Short problem:
Count how many lines in the rows below contain the string "shooting", matching case exactly. Give only the number.

Records shown:
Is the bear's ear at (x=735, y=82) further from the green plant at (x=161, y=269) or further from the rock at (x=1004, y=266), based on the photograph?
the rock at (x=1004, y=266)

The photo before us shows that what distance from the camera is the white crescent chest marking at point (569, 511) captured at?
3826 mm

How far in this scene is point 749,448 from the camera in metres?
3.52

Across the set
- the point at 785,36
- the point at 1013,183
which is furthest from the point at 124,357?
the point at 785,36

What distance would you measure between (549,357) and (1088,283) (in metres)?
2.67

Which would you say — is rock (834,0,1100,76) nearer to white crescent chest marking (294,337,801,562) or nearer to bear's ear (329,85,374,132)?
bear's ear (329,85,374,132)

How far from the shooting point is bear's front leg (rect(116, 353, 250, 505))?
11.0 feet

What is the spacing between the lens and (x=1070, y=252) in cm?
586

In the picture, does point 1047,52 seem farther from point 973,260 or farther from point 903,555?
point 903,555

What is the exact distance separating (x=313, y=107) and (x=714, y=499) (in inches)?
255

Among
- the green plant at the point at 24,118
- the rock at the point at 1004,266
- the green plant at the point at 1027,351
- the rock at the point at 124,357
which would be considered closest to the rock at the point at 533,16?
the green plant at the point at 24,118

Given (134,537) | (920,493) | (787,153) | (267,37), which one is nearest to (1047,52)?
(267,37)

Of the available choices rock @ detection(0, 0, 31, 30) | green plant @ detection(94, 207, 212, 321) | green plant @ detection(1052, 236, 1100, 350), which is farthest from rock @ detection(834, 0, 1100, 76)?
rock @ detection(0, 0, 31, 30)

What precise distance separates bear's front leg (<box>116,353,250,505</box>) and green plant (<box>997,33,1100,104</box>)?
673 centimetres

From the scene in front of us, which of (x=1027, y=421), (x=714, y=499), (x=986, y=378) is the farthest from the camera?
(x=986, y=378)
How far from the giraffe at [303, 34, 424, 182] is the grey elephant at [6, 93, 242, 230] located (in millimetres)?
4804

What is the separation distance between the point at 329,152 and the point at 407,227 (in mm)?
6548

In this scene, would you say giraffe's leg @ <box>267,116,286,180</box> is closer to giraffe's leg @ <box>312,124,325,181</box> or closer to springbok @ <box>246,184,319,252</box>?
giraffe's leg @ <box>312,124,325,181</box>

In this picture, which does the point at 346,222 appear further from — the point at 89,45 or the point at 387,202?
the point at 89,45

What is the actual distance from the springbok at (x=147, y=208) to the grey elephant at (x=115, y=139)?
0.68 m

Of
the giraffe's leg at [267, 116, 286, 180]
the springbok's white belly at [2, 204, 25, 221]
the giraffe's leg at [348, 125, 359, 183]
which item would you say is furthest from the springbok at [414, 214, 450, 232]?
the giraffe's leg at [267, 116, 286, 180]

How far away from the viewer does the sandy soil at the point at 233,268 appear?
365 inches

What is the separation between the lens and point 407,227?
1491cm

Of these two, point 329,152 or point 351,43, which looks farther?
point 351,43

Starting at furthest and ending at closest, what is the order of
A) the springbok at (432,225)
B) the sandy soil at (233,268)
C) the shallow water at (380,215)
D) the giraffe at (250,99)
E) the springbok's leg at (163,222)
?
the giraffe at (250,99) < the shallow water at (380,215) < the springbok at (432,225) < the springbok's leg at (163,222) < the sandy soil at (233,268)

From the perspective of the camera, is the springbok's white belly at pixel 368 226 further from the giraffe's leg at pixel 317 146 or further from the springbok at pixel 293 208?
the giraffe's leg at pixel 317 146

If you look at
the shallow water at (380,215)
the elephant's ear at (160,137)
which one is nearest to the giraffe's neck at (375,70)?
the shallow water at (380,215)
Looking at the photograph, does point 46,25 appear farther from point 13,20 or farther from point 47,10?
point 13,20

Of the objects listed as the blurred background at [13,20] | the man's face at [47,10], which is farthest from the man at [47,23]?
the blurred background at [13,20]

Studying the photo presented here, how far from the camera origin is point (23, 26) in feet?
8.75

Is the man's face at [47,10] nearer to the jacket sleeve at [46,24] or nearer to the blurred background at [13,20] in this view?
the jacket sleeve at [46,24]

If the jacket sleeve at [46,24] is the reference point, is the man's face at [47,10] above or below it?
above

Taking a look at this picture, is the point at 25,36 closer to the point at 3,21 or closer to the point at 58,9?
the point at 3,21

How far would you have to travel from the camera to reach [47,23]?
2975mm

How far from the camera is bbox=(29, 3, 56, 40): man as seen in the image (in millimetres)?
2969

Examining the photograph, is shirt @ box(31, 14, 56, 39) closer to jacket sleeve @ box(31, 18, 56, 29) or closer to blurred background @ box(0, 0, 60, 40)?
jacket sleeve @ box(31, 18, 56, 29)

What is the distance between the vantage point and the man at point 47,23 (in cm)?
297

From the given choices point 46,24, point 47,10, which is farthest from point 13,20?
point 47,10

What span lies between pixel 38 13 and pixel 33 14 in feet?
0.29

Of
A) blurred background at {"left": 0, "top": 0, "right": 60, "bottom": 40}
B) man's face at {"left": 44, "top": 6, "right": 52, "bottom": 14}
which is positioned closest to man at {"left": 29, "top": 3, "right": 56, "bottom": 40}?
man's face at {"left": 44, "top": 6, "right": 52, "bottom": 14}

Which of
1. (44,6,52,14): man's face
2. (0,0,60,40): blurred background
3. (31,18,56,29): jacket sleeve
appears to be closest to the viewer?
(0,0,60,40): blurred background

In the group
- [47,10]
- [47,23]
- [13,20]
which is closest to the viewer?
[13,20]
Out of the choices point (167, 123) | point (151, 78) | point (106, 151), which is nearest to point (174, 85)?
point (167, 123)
==
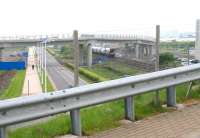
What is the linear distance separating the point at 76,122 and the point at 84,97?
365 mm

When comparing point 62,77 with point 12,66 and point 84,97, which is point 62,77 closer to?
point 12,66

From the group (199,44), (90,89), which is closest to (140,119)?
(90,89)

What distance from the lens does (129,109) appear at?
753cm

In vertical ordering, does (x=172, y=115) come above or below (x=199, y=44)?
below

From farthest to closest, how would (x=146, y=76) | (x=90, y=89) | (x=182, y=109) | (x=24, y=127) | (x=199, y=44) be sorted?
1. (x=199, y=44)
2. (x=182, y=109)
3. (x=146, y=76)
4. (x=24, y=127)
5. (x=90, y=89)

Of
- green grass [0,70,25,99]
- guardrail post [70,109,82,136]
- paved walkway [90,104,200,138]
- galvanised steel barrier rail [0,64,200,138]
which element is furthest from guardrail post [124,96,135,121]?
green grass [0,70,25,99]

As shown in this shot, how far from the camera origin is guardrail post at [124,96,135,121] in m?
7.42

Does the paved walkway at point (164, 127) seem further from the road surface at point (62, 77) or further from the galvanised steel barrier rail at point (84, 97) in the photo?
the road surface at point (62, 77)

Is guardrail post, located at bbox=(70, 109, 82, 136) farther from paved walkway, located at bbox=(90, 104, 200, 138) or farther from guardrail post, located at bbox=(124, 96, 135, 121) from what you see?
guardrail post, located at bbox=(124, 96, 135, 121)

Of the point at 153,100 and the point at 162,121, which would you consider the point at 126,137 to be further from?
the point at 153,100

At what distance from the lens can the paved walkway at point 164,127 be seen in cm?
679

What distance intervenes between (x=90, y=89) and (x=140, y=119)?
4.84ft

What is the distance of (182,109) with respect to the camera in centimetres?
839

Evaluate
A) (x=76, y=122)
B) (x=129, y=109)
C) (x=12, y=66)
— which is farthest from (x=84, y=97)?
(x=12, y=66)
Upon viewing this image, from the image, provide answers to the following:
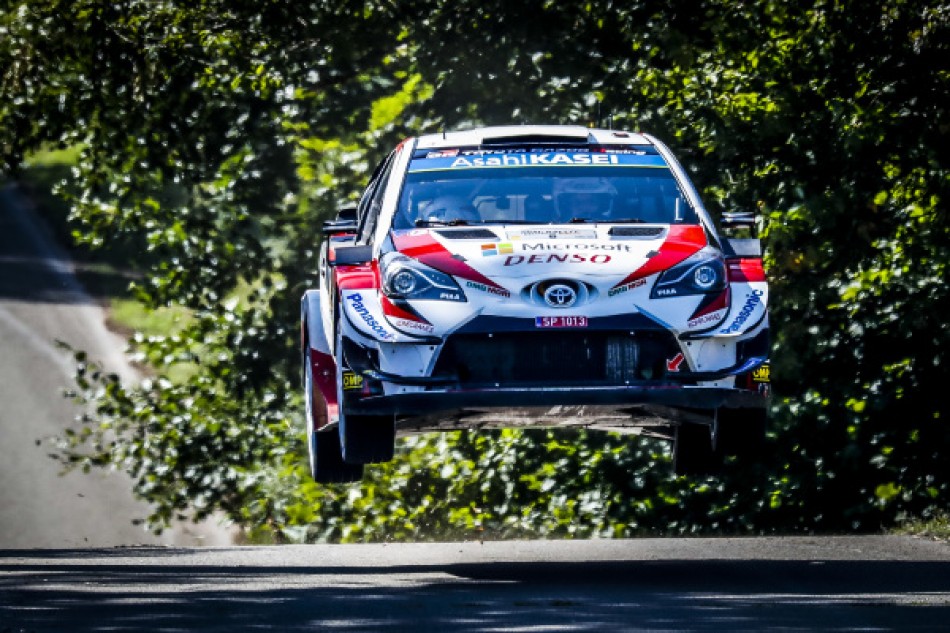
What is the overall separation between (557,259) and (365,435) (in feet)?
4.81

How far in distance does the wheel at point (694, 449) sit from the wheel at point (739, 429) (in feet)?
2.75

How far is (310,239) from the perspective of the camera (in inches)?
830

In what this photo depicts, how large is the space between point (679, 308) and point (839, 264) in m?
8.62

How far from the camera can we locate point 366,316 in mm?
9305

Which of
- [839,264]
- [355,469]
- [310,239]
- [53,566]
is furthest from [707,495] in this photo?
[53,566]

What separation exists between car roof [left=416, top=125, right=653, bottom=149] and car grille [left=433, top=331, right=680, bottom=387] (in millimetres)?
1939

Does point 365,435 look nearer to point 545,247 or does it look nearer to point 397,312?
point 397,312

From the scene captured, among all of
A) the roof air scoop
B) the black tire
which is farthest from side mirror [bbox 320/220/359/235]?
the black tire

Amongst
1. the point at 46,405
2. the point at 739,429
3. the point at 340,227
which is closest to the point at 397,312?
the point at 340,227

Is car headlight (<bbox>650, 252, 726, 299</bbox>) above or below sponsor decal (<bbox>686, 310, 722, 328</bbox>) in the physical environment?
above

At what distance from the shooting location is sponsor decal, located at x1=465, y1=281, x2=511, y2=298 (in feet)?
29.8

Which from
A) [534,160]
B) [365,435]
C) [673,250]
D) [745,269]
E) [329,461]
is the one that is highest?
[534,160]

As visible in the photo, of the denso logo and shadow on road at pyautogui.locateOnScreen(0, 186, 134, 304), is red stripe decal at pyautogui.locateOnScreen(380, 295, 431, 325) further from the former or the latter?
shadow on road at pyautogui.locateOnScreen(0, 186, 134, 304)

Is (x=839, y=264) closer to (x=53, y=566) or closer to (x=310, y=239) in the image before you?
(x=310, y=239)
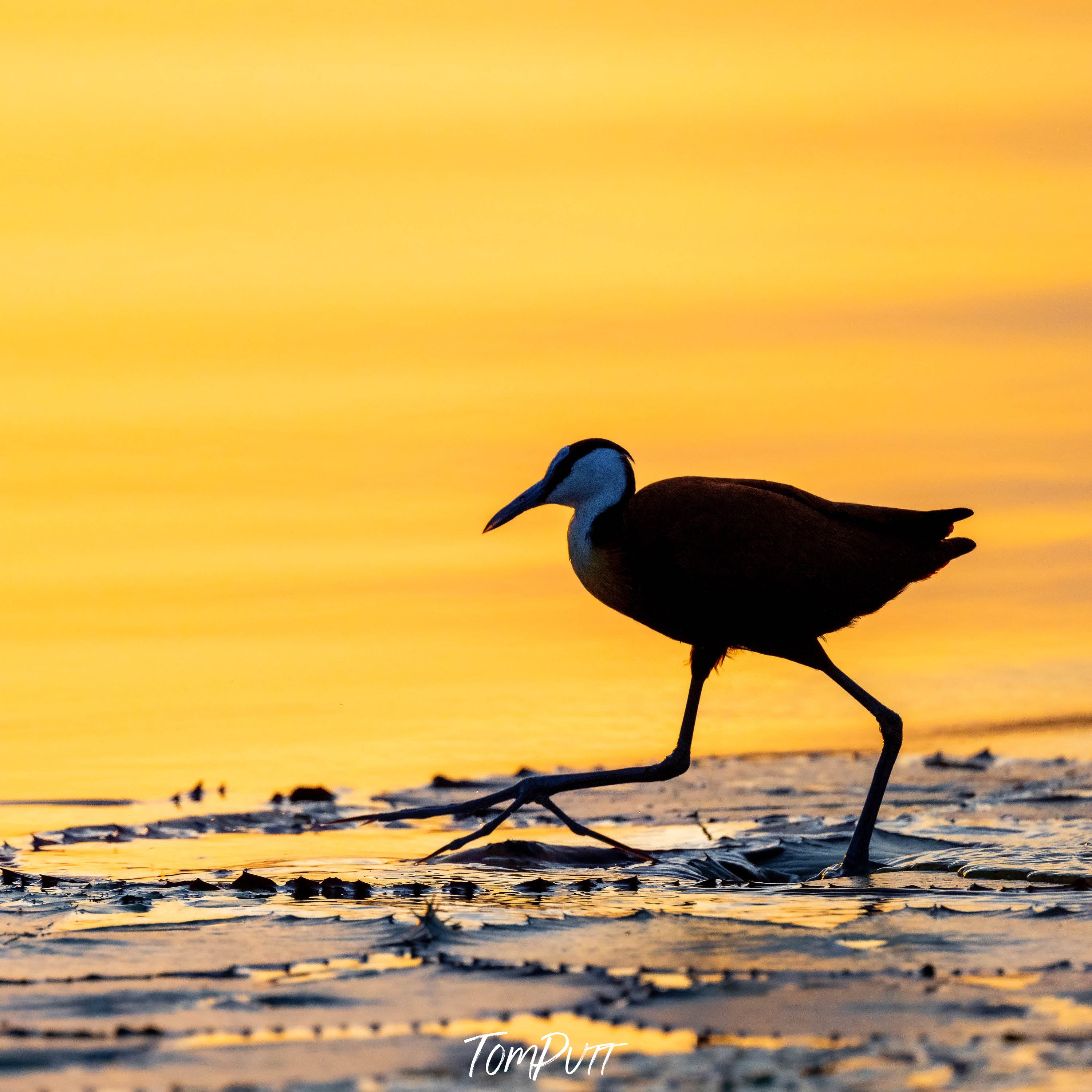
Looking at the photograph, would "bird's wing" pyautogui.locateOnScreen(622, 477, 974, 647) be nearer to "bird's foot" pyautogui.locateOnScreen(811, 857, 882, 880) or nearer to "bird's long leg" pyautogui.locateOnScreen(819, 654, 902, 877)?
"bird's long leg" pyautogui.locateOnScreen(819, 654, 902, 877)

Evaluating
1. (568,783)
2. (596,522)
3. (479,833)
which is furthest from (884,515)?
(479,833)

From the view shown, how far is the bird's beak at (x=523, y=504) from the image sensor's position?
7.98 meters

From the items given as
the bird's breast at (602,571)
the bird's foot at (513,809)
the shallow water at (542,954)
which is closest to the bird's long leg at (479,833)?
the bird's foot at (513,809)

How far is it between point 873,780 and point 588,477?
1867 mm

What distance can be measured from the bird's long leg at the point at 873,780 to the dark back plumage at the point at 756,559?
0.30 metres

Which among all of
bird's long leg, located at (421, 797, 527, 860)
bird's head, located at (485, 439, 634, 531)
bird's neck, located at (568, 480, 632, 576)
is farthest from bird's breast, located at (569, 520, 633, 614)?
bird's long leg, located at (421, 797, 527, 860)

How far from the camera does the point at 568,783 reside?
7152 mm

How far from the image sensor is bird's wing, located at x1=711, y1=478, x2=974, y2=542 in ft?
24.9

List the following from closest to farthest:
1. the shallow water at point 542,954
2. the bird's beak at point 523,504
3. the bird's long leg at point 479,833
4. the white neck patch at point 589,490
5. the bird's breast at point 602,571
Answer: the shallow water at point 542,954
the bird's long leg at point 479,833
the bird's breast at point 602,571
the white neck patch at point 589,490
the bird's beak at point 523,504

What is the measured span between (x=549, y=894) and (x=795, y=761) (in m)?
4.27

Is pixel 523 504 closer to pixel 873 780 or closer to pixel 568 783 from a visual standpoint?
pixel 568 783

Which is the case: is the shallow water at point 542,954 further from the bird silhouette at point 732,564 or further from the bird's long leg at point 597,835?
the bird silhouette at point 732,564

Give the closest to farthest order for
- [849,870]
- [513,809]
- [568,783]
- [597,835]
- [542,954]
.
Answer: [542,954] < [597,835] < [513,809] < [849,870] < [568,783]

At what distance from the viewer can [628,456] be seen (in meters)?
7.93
* * *
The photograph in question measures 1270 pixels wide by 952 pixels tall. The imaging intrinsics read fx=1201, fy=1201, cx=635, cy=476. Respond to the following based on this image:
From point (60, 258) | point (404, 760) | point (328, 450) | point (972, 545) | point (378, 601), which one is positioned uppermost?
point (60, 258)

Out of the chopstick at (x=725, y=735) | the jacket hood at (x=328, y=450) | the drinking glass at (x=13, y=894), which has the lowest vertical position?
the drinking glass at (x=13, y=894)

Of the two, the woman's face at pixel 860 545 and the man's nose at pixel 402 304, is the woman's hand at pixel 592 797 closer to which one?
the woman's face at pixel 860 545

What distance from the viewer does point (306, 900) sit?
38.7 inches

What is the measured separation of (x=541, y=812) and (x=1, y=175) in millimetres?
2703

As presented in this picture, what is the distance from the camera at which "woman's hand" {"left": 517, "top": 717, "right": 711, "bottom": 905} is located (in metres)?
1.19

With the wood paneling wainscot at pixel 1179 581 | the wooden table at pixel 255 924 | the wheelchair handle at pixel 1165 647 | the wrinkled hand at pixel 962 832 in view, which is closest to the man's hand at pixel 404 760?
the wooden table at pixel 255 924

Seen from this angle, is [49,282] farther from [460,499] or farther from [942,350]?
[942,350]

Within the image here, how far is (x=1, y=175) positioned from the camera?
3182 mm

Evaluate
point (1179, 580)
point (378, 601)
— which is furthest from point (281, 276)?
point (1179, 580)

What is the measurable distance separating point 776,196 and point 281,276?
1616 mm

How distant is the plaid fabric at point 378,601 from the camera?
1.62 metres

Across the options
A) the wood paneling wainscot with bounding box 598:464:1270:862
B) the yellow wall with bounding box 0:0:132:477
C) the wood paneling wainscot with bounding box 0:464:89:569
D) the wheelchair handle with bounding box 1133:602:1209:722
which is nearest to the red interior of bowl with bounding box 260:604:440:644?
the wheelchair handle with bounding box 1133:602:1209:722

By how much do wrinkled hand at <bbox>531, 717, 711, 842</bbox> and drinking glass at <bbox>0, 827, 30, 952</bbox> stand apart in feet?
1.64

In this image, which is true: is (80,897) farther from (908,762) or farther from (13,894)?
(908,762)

Answer to the exercise:
2